"I want to quit!" cried Mr. Snawdor, hysterically. "I can't stand it any longer. I'm a plumb failure and I ain't goin' to ever be anything else. If your maw had taken care of what I had, we wouldn't have been where we are at. Look at the way we live! Like pigs in a pen! We're nothing but pore white trash; that's what we are!"

Nance stood beside him with her hand on his shoulder. Poor white trash! That was what the Clarke boy had called her. And now Mr. Snawdor, the nominal head of the family, was acknowledging it to be true. She looked about her in new and quick concern.

"I'm going to clean up in here, too," she said. "I don't keer whut mammy says. It'll look better by night; you see if it don't."

"It ain't only that—" said Mr. Snawdor; then he pulled himself up and looked at her appealingly. "You won't say nuthin' about this mornin', will you, Nance?"

"Not if you gimme the pistol," said Nance.

When he was gone, she picked up the shining weapon and gingerly dropped it out on the adjoining roof. Then her knees felt suddenly wobbly, and she sat down. What if she had been a minute later and Mr. Snawdor had pulled the trigger? She shivered as her quick imagination pictured the scene. If Mr. Snawdor felt like that about it, there was but one thing to do; to get things cleaned up and try to keep them so.

Feeling very important and responsible, she swept and straightened and dusted, while her mind worked even faster than her nimble hands. Standards are formed by comparisons, and so far Nance's opportunity for instituting comparisons had been decidedly limited.

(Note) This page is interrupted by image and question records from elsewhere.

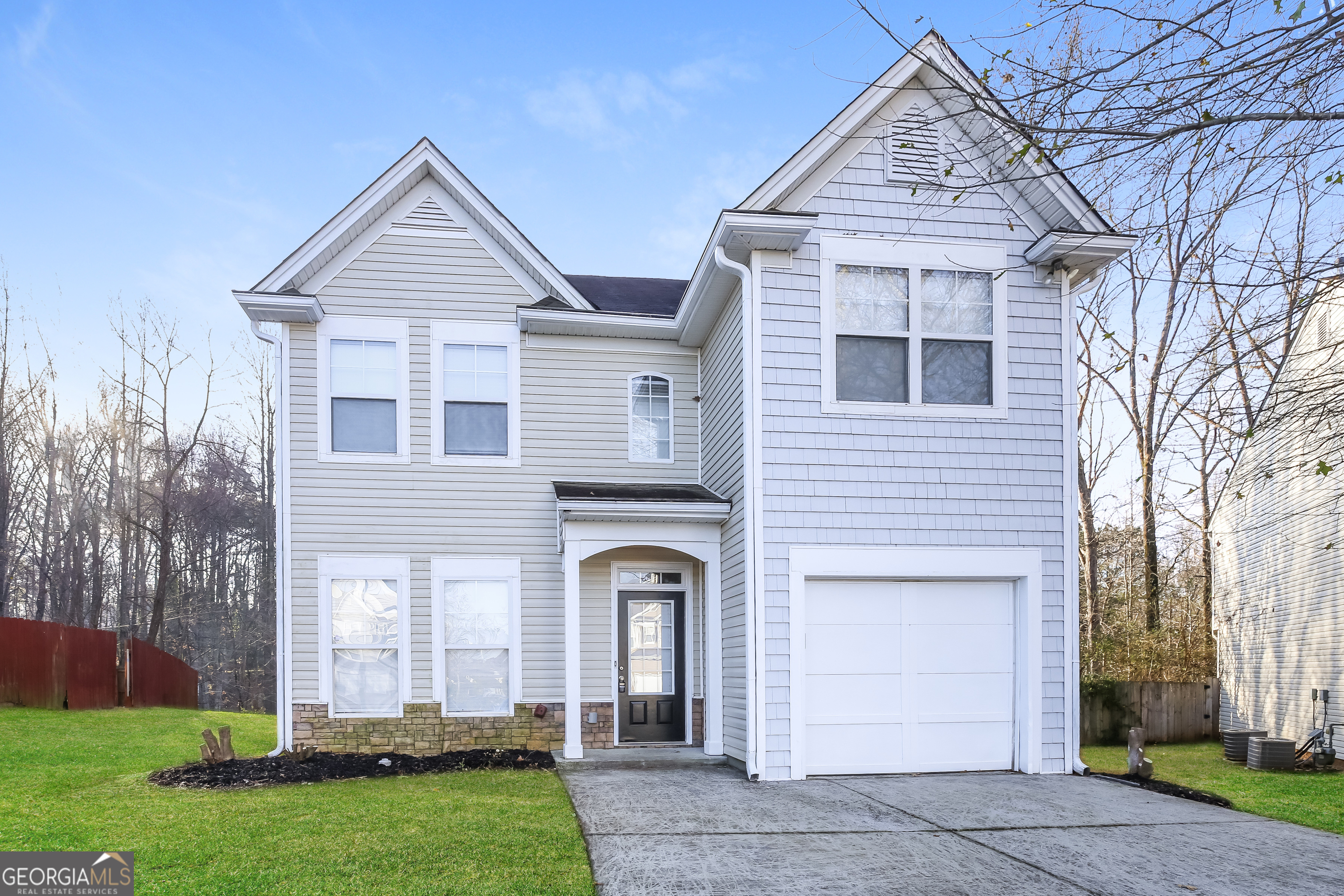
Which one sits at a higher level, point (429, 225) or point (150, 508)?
point (429, 225)

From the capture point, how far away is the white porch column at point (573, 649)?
33.1 ft

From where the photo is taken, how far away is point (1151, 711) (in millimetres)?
14875

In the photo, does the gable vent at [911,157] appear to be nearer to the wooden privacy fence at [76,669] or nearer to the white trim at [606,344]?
the white trim at [606,344]

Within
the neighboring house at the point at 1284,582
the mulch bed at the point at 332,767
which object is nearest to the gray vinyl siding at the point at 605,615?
the mulch bed at the point at 332,767

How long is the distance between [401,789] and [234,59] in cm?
1444

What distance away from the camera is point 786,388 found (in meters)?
8.83

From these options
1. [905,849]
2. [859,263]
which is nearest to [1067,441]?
[859,263]

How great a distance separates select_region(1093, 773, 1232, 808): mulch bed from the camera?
7910mm

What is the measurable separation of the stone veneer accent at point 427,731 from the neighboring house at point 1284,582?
9.18 metres

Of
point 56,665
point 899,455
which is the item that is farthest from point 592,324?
point 56,665

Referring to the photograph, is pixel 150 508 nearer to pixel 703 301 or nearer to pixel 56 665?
pixel 56 665

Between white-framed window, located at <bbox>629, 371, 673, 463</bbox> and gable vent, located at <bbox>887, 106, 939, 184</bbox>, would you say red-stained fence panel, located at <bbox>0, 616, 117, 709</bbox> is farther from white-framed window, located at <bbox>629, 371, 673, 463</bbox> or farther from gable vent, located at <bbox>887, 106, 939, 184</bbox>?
gable vent, located at <bbox>887, 106, 939, 184</bbox>

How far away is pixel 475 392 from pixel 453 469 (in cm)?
96

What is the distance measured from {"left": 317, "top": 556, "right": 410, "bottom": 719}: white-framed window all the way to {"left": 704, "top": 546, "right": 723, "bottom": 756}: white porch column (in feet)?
11.3
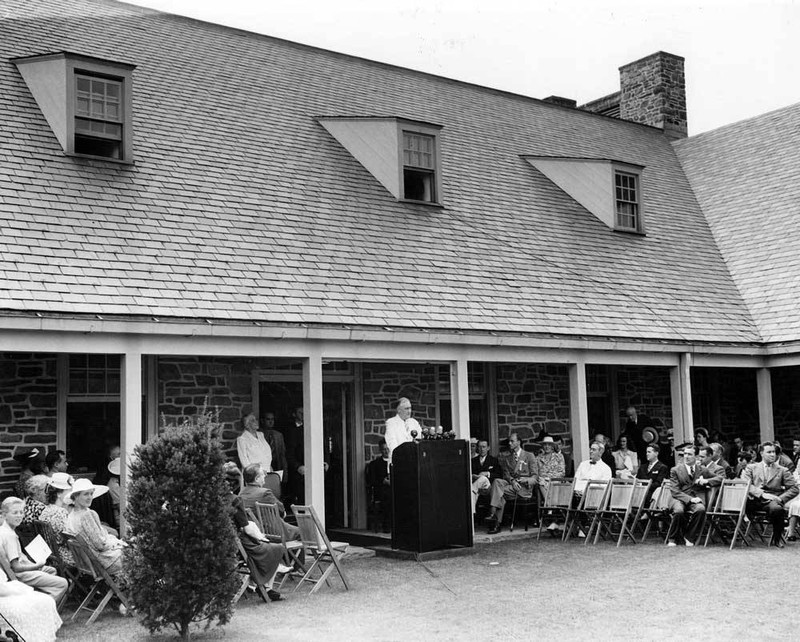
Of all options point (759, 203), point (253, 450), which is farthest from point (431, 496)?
point (759, 203)

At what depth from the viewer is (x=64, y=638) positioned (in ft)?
27.0

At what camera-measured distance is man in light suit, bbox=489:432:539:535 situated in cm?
1408

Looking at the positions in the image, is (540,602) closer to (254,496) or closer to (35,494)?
(254,496)

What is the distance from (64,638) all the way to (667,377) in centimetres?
1330

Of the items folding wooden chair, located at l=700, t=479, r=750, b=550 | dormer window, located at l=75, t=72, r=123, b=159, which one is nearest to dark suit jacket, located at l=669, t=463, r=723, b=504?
folding wooden chair, located at l=700, t=479, r=750, b=550

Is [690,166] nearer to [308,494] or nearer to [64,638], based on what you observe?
[308,494]

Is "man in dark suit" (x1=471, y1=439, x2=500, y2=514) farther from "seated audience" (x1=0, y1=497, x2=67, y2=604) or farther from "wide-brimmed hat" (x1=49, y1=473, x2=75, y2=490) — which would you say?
"seated audience" (x1=0, y1=497, x2=67, y2=604)

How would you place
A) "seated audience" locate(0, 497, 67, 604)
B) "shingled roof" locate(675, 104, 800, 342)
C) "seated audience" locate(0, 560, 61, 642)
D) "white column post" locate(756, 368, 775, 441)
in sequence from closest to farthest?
"seated audience" locate(0, 560, 61, 642), "seated audience" locate(0, 497, 67, 604), "white column post" locate(756, 368, 775, 441), "shingled roof" locate(675, 104, 800, 342)

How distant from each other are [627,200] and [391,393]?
6.57 meters

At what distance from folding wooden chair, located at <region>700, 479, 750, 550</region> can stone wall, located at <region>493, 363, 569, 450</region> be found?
4437mm

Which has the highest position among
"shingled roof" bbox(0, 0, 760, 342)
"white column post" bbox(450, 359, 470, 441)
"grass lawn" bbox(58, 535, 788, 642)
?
"shingled roof" bbox(0, 0, 760, 342)

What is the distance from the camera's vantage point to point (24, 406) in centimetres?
1169

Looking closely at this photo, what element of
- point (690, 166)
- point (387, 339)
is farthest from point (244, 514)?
point (690, 166)

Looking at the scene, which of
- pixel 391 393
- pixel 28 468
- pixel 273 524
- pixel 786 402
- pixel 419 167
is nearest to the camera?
pixel 273 524
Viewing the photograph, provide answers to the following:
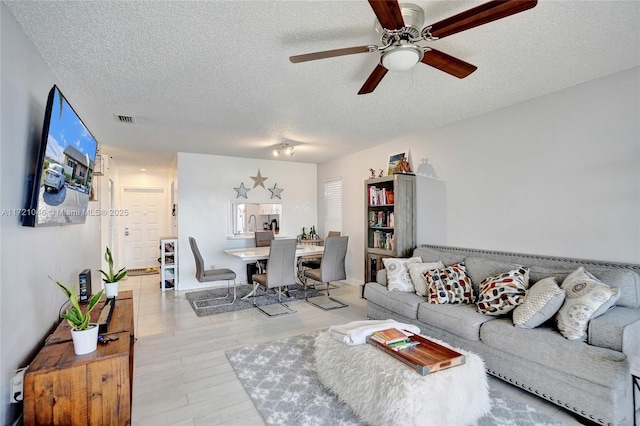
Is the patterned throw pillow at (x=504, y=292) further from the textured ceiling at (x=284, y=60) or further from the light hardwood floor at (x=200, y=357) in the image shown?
the textured ceiling at (x=284, y=60)

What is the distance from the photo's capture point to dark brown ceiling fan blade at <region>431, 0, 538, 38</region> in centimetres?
136

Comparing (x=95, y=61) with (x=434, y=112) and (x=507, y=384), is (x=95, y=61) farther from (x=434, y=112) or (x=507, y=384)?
(x=507, y=384)

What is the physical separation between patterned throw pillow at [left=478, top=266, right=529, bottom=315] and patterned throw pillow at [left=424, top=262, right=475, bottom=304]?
0.23 meters

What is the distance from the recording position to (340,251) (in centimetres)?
464

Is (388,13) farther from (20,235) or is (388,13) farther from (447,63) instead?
(20,235)

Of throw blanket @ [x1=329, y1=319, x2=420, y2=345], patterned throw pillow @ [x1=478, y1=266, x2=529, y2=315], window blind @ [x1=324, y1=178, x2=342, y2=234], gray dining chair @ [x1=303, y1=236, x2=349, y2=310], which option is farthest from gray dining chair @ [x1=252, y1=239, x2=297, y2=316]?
patterned throw pillow @ [x1=478, y1=266, x2=529, y2=315]

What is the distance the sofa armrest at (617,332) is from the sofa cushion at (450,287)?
3.36 feet

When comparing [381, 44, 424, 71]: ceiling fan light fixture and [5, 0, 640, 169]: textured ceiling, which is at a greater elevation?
[5, 0, 640, 169]: textured ceiling

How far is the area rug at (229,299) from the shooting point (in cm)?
436

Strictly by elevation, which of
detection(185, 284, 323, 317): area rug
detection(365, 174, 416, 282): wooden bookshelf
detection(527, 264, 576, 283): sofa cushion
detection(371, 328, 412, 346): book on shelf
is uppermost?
detection(365, 174, 416, 282): wooden bookshelf

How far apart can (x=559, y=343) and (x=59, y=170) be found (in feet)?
11.7

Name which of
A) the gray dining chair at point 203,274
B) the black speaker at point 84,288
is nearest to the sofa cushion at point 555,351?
the black speaker at point 84,288

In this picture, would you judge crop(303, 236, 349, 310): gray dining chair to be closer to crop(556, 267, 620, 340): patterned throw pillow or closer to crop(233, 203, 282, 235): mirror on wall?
crop(233, 203, 282, 235): mirror on wall

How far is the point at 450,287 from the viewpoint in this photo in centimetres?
302
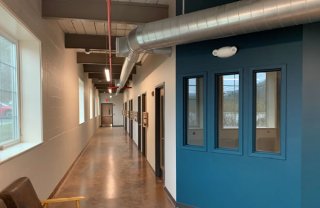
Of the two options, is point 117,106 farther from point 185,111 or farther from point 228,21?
point 228,21

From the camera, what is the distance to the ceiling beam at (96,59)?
7.02 meters

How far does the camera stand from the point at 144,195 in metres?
4.32

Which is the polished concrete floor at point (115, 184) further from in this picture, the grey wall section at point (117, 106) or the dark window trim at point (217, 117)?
the grey wall section at point (117, 106)

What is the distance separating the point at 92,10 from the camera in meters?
3.62

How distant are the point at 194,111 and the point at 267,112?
1086 millimetres

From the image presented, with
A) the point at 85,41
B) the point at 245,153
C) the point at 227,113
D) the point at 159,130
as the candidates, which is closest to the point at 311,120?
the point at 245,153

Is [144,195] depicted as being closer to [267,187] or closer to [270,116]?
[267,187]

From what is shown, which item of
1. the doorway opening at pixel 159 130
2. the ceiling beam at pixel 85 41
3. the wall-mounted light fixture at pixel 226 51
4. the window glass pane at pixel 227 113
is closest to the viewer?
the wall-mounted light fixture at pixel 226 51

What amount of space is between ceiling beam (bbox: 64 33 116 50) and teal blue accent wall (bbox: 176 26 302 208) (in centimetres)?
231

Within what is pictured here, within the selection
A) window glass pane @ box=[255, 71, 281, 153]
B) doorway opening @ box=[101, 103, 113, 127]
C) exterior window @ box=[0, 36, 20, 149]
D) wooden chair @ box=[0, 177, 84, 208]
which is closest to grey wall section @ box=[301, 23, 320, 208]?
window glass pane @ box=[255, 71, 281, 153]

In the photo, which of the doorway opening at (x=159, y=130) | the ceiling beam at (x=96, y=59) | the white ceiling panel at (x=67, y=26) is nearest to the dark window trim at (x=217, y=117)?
the doorway opening at (x=159, y=130)

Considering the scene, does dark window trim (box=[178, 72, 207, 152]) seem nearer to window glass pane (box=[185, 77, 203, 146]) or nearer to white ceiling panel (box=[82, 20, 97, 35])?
window glass pane (box=[185, 77, 203, 146])

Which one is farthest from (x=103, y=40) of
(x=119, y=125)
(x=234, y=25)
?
(x=119, y=125)

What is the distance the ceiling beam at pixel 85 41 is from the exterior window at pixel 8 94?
2.23 metres
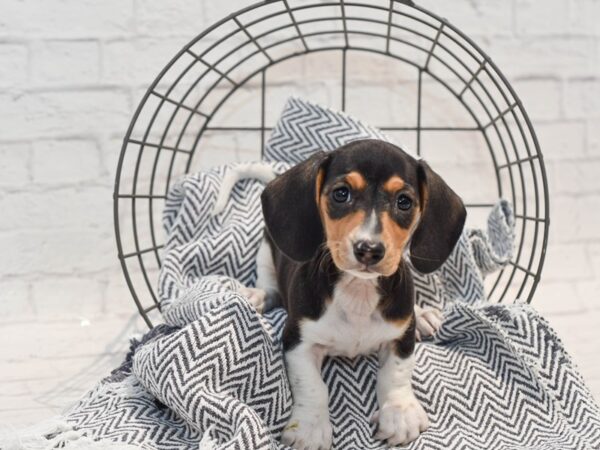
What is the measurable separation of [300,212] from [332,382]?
1.23 feet

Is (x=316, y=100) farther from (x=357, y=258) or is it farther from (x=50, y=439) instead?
(x=50, y=439)

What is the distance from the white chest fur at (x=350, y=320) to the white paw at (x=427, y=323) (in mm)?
258

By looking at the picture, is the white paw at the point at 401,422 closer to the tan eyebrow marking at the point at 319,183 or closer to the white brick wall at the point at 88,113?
the tan eyebrow marking at the point at 319,183

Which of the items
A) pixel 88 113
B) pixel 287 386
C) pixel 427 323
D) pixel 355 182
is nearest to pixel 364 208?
pixel 355 182

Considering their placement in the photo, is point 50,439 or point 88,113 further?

"We ain't pore white, no such a thing!" she kept saying to herself. "Our house ain't no worser nor nobody else's. Mis' Smelts is just the same, an' if Levinski's is cleaner, it smells a heap worse."

Dinner was over before Mrs. Snawdor returned. She came into the kitchen greatly ruffled as to hair and temper from having been caught by the hook left hanging over the banisters by William J.

"Gimme the rocker!" she demanded. "My feet hurt so bad I'd just like to unscrew 'em an' fling 'em in the dump heap."